When people talk about small towns where everyone knows everyone and doors remain unlocked, they're talking about places like Windsor. With just 2,000 residents in 1993, this tight-knit community believed they knew all the faces that walked their streets—until June 6th, when an unmasked stranger turned a routine grocery store robbery into an execution-style triple murder that remains unsolved three decades later.

The Be-Lo grocery store served as more than just a place to shop—it was where locals caught up on gossip while grabbing their essentials. But as manager Grover Cecil and cashier Joyce Friesen prepared to close on that fateful Sunday evening, they had no idea someone had been hiding among the aisles, waiting. After a cleaning crew arrived and Cecil locked the front door, the gunman emerged with a .45 caliber pistol and a chilling claim: he was a former police officer with "nothing to lose." What followed was a methodical attack that left three people dead, two seriously wounded, and a community traumatized.

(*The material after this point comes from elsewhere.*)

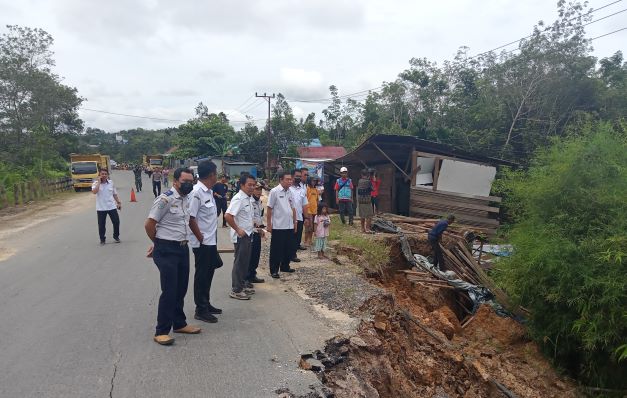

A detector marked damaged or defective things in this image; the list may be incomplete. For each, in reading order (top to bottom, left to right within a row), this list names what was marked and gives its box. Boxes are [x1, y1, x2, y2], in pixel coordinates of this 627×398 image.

damaged wooden structure [328, 135, 516, 235]
cracked asphalt [0, 170, 334, 398]
landslide damage [290, 222, 580, 396]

The case yielded tantalizing evidence—a fingerprint, DNA from the killer's blood when he broke his knife while stabbing a victim, witness descriptions, and reports of a white sedan with Maryland plates fleeing town. Yet despite the FBI's involvement, a detailed behavioral profile, and a $30,000 reward that remains active today, the killer's identity remains a mystery. The fingerprint and blood have never matched anyone in law enforcement databases, contradicting his claim of being a former officer. Was this the work of a sophisticated killer who knew how to cover his tracks, or simply a brutal crime of opportunity that benefited from luck and timing? The question haunts Windsor to this day.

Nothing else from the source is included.